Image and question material

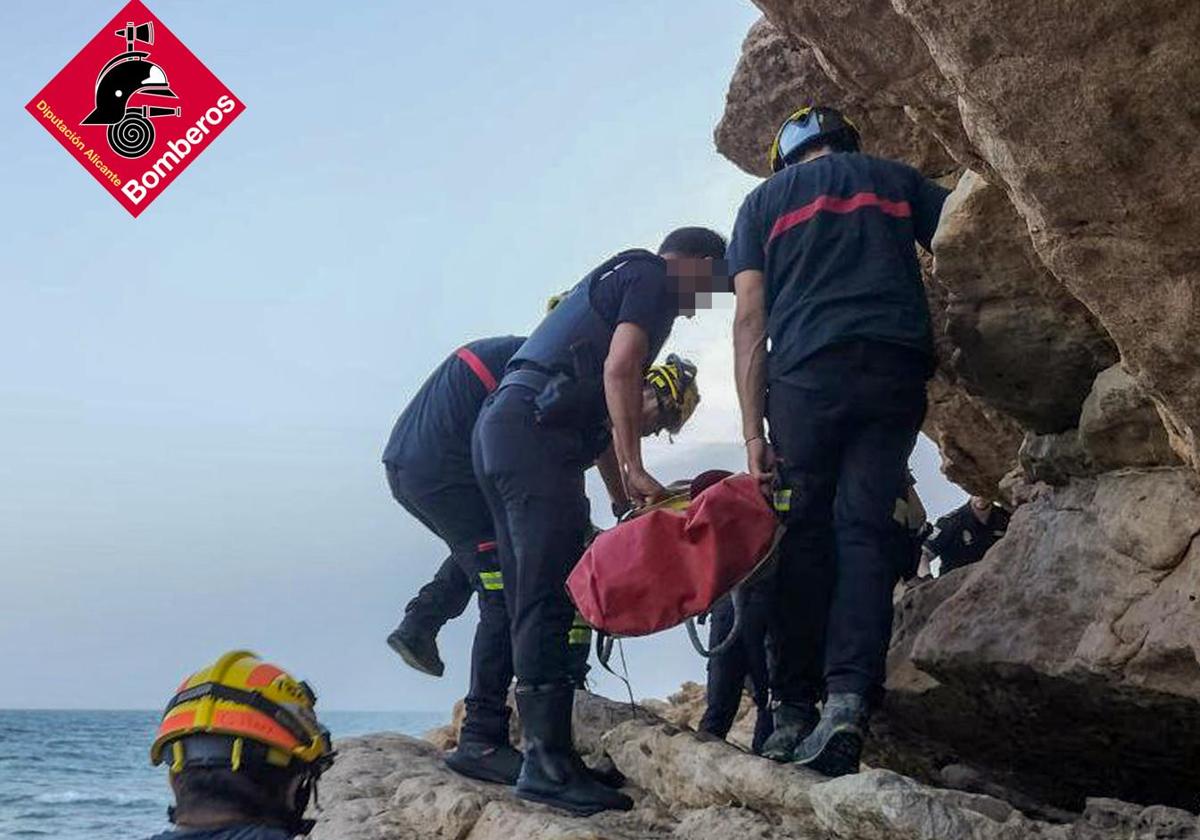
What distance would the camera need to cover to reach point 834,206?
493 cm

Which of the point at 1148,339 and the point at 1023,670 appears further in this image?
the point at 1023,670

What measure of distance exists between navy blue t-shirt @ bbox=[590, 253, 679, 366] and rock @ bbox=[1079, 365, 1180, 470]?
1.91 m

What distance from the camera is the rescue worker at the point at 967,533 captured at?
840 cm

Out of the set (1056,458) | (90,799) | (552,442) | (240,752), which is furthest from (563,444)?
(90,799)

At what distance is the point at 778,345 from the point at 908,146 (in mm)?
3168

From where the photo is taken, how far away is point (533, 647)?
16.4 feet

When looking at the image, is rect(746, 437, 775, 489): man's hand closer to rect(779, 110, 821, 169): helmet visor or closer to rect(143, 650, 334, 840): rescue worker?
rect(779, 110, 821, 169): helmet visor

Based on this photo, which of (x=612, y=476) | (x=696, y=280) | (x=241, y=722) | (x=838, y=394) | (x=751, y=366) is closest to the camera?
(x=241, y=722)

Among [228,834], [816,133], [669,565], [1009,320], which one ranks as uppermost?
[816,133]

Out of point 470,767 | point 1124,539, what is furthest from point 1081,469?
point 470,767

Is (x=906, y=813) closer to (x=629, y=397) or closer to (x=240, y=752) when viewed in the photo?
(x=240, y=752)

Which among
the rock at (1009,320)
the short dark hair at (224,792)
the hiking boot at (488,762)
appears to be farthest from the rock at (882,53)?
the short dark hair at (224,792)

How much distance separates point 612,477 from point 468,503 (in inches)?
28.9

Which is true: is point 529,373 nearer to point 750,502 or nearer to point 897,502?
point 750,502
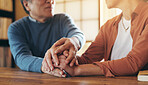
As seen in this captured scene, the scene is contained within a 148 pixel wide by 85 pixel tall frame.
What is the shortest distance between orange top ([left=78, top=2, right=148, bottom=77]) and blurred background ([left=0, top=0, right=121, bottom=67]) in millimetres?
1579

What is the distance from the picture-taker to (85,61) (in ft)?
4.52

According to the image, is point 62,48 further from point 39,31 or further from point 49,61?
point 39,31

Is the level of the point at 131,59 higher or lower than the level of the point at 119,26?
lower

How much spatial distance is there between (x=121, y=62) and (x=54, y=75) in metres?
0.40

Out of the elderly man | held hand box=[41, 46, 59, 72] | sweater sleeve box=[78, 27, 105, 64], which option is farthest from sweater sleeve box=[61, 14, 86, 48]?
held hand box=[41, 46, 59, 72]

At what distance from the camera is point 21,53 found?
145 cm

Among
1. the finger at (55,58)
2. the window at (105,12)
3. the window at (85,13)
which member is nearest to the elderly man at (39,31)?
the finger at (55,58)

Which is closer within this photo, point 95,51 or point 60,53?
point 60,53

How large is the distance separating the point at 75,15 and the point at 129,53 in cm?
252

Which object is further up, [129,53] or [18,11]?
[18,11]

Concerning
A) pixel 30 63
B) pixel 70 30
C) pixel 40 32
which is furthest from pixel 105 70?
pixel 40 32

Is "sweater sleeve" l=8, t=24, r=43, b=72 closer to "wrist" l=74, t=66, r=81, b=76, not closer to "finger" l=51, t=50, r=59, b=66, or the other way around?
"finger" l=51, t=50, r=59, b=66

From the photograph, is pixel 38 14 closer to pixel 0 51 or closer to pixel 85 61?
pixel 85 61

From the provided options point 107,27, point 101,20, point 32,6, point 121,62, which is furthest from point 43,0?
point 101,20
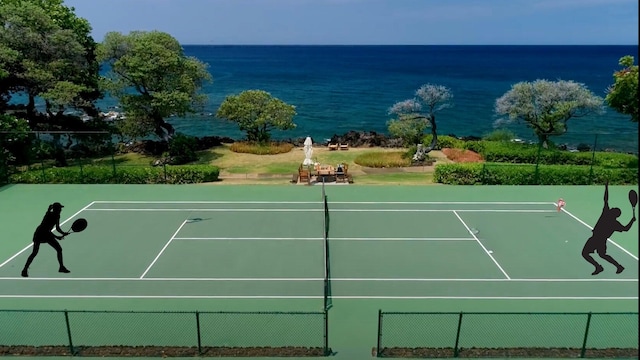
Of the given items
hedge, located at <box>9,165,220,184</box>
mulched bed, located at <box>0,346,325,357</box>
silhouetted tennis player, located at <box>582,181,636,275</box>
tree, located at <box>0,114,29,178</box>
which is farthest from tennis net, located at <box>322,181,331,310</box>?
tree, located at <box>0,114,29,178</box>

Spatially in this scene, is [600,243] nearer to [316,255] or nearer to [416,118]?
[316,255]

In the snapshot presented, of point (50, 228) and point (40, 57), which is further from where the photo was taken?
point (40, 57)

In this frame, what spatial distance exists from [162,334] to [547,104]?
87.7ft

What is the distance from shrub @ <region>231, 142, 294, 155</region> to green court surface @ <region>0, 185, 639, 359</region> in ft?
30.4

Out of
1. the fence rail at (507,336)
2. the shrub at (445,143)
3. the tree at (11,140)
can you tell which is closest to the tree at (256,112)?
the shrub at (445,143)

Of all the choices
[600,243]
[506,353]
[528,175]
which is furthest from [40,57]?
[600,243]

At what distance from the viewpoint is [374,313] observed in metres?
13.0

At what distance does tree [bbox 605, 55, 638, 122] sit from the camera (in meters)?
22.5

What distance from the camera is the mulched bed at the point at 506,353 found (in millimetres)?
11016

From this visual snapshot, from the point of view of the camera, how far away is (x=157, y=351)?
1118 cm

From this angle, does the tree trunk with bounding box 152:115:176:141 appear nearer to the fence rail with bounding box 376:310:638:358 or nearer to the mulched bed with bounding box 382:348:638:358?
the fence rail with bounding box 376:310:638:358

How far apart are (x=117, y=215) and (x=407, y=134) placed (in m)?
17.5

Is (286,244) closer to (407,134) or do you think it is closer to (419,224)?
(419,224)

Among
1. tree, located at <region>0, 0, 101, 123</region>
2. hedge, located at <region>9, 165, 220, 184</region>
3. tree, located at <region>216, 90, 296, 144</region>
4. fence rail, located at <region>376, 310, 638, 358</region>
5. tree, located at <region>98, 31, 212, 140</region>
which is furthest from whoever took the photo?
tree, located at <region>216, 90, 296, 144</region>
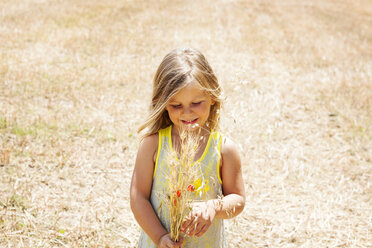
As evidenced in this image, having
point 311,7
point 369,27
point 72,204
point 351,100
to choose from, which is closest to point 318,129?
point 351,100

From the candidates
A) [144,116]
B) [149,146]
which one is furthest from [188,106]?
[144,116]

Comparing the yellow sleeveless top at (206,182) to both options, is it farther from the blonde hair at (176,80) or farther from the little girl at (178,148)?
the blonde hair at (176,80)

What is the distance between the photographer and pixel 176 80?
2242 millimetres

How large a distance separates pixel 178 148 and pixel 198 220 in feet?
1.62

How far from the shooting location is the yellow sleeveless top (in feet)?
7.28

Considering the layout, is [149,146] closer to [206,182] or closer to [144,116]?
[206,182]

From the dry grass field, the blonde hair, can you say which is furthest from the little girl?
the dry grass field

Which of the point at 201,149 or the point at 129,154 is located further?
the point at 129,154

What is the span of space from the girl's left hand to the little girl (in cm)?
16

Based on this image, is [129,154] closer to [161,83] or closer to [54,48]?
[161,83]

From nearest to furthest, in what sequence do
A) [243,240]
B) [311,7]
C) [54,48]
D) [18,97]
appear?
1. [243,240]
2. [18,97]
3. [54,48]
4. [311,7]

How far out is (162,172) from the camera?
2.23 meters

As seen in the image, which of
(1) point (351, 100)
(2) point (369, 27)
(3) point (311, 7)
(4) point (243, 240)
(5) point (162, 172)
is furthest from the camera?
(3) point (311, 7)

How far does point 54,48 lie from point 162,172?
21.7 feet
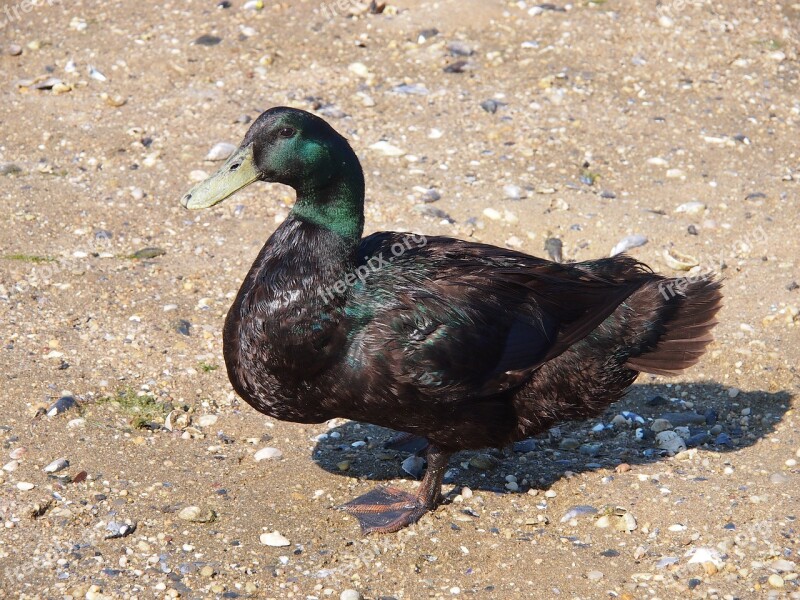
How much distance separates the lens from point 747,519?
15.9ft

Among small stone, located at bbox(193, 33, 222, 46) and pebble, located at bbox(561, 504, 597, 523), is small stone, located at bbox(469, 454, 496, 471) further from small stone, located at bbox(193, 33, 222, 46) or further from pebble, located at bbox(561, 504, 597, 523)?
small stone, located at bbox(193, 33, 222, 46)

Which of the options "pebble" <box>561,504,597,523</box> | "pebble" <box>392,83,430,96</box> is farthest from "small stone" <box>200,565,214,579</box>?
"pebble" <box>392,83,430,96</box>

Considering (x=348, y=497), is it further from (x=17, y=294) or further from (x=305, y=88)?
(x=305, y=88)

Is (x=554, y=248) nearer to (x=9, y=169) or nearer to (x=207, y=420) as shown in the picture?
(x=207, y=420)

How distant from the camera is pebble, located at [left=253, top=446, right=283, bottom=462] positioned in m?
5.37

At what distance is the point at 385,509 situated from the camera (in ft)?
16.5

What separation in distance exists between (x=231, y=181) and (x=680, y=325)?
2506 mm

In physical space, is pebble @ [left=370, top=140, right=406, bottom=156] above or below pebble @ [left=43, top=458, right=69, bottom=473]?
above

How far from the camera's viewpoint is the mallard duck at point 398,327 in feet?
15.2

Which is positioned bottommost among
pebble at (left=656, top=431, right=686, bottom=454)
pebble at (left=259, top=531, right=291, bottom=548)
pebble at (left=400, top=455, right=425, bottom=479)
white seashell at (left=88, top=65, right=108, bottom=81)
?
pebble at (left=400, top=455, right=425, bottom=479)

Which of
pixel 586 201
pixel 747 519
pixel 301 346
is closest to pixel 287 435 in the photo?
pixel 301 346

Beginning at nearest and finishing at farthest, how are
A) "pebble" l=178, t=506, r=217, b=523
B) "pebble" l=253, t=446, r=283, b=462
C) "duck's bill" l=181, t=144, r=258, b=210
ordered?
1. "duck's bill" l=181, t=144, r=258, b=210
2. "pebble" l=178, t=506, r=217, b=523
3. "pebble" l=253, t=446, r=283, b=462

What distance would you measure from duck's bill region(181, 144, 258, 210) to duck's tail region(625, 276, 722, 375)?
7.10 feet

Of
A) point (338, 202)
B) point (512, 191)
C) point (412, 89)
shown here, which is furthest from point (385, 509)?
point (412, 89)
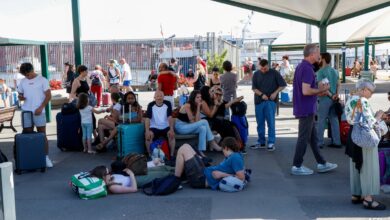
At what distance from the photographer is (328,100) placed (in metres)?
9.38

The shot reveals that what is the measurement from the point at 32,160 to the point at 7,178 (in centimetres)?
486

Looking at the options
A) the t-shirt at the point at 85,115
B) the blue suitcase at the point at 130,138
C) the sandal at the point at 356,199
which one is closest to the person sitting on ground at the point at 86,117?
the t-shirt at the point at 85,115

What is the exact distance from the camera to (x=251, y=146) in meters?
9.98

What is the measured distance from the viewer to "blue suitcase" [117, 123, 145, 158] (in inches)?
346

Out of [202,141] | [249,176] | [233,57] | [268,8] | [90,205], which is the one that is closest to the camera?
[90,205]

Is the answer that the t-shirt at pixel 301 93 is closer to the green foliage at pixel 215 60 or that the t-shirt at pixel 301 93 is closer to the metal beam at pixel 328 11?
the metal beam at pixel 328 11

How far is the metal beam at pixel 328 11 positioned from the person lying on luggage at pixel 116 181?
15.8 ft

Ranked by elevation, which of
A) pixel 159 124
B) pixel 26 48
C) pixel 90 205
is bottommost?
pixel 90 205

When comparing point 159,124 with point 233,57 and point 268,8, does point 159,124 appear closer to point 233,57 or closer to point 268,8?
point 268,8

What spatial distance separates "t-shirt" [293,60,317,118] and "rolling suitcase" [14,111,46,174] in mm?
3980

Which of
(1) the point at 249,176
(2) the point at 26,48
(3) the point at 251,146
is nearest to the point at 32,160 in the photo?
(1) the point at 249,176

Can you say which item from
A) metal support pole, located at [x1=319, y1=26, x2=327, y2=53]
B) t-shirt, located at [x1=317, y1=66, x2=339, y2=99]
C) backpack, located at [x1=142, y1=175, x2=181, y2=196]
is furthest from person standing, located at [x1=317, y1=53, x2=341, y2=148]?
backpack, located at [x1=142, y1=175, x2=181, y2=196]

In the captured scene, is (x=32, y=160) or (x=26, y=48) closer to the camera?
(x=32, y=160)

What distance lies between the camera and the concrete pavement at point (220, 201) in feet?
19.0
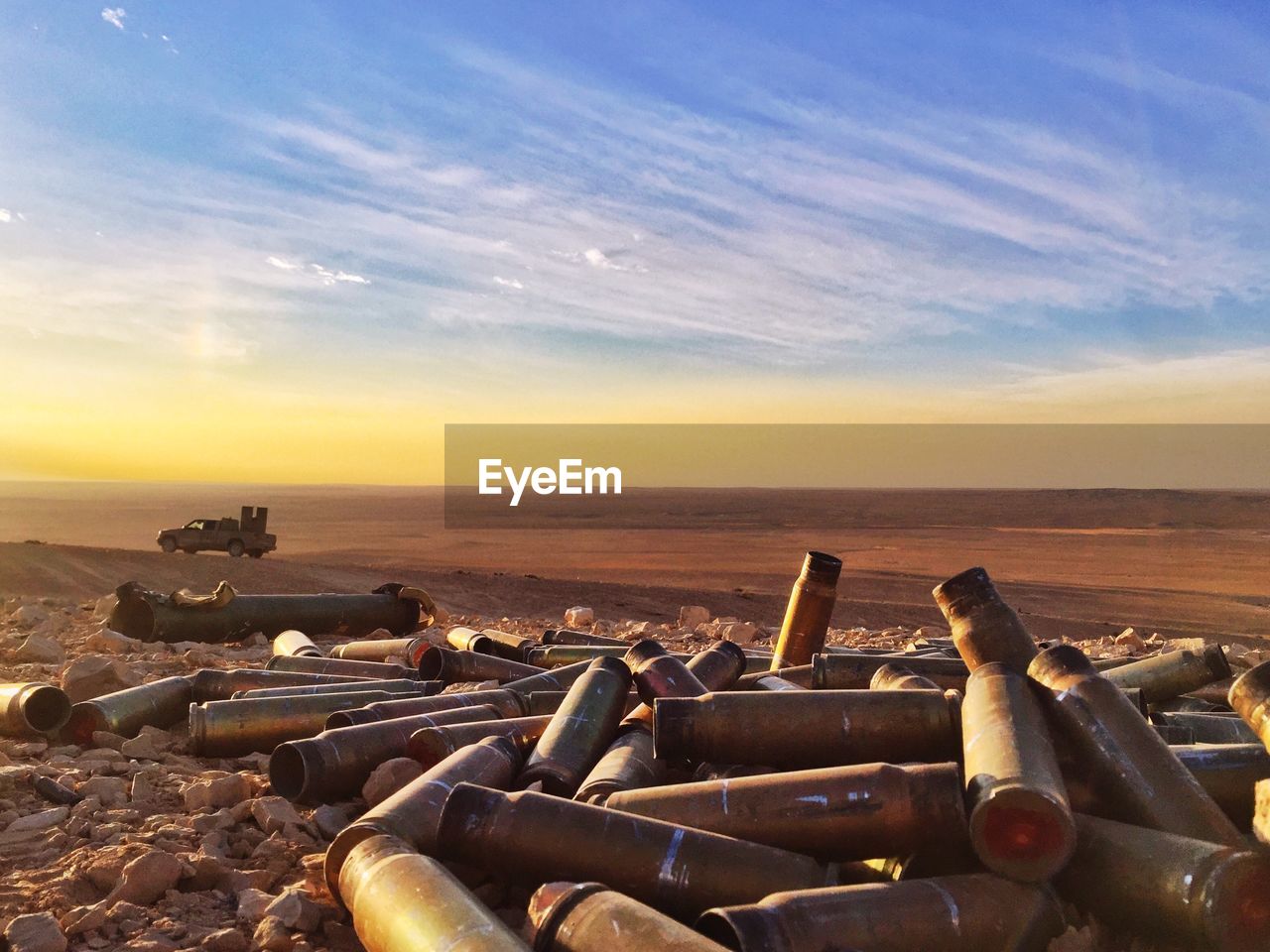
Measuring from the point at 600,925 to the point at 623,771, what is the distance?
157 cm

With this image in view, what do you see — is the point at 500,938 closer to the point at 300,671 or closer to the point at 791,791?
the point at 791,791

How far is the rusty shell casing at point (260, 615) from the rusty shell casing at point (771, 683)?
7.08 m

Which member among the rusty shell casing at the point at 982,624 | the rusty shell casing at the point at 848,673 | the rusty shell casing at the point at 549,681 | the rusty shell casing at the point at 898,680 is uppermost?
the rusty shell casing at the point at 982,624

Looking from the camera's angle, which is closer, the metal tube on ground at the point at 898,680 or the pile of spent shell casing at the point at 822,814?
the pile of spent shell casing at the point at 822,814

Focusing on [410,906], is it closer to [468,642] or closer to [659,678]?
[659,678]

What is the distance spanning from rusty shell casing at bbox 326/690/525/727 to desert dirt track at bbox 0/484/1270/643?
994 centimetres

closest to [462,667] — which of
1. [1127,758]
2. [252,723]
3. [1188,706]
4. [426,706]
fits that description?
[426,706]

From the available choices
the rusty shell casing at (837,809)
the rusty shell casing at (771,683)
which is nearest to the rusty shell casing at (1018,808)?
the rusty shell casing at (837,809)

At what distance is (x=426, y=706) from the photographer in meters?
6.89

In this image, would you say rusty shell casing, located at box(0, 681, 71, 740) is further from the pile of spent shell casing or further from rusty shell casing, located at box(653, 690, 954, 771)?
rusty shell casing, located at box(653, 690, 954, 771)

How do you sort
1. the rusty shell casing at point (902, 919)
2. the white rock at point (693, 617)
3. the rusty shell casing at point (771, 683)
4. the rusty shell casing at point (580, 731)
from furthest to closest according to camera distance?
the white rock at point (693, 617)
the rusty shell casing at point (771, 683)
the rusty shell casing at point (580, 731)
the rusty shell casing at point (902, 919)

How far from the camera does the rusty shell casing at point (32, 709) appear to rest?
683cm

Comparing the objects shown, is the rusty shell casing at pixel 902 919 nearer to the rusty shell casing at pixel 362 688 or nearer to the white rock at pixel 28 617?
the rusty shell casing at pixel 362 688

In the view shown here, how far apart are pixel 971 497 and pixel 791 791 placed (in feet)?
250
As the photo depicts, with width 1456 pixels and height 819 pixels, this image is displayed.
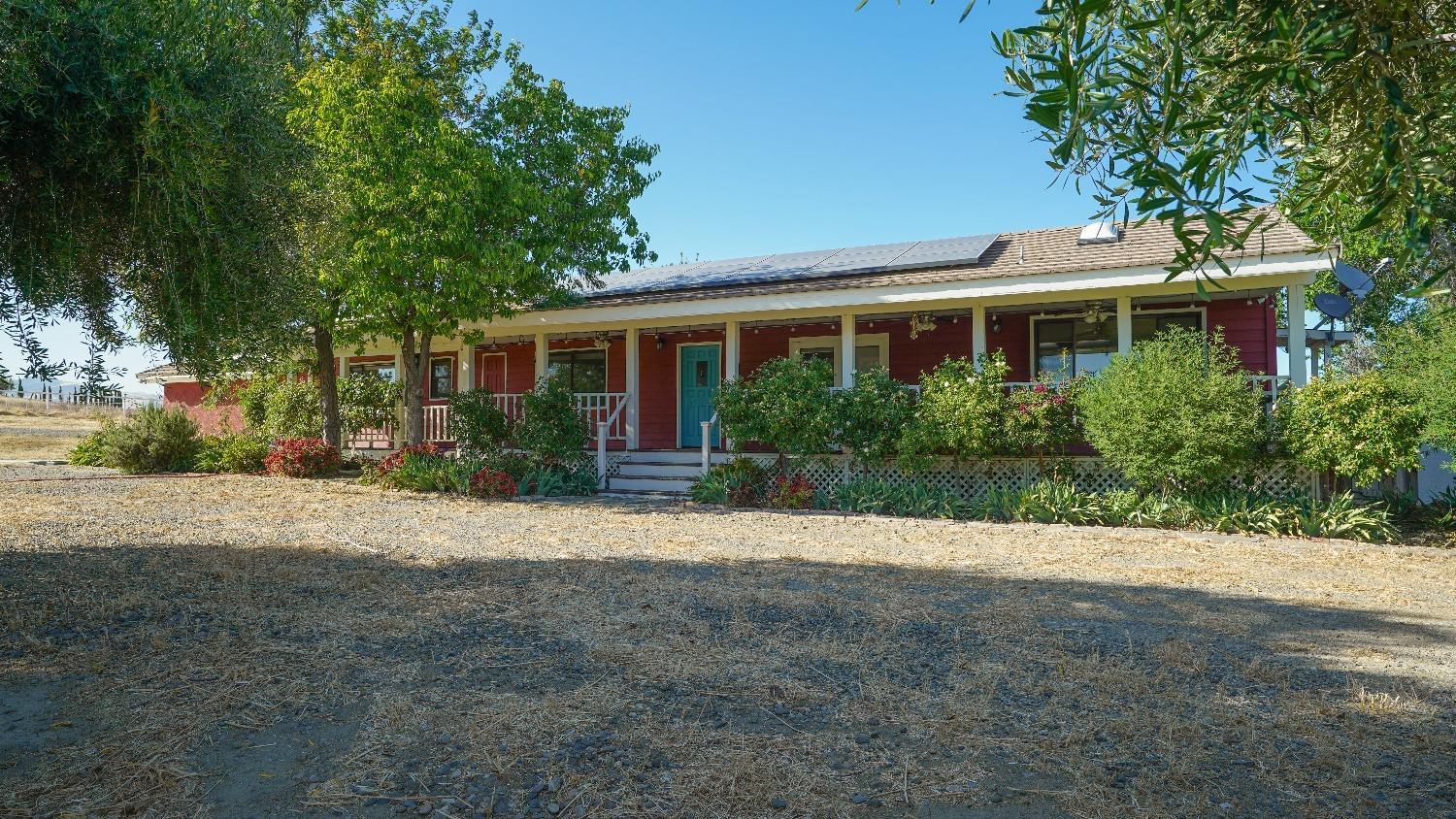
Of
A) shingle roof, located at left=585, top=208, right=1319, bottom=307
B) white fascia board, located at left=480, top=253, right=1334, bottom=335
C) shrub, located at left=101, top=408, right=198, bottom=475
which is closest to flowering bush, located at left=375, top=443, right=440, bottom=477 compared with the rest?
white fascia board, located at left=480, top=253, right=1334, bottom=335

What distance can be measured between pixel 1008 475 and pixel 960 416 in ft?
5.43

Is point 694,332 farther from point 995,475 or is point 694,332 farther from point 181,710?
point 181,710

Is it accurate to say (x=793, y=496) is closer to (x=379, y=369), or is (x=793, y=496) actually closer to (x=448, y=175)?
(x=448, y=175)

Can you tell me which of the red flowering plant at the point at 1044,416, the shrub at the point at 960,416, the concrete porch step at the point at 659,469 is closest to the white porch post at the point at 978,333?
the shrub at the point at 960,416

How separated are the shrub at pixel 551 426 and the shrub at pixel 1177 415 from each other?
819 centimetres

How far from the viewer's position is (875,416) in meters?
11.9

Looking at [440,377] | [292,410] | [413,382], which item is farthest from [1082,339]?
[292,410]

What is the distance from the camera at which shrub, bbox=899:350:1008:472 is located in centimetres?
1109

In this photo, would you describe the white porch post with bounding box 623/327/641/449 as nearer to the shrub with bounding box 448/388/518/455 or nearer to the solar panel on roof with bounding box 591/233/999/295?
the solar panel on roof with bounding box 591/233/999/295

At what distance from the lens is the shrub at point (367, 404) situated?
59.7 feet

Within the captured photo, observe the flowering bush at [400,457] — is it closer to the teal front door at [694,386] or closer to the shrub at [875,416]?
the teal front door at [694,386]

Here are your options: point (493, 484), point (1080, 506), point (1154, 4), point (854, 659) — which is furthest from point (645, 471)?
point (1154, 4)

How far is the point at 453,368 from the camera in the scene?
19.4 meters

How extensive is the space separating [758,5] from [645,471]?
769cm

• [What to work on]: Copy the material from the line with "Within the captured" through the end, replacing "camera" with "lens" and keeping everything else as it is.

• [Answer to the problem]:
Within the captured photo, observe the flowering bush at [400,457] — is it closer to the teal front door at [694,386] or closer to the shrub at [875,416]?
the teal front door at [694,386]

Here are your options: point (493, 484), point (1080, 506), point (1154, 4), point (854, 659) — which is furthest from point (645, 471)?
point (1154, 4)

How far is the point at 453,368 from the lens in the scene?
19.4 meters

How extensive is the space separating [758,5] from [645,471]?
769cm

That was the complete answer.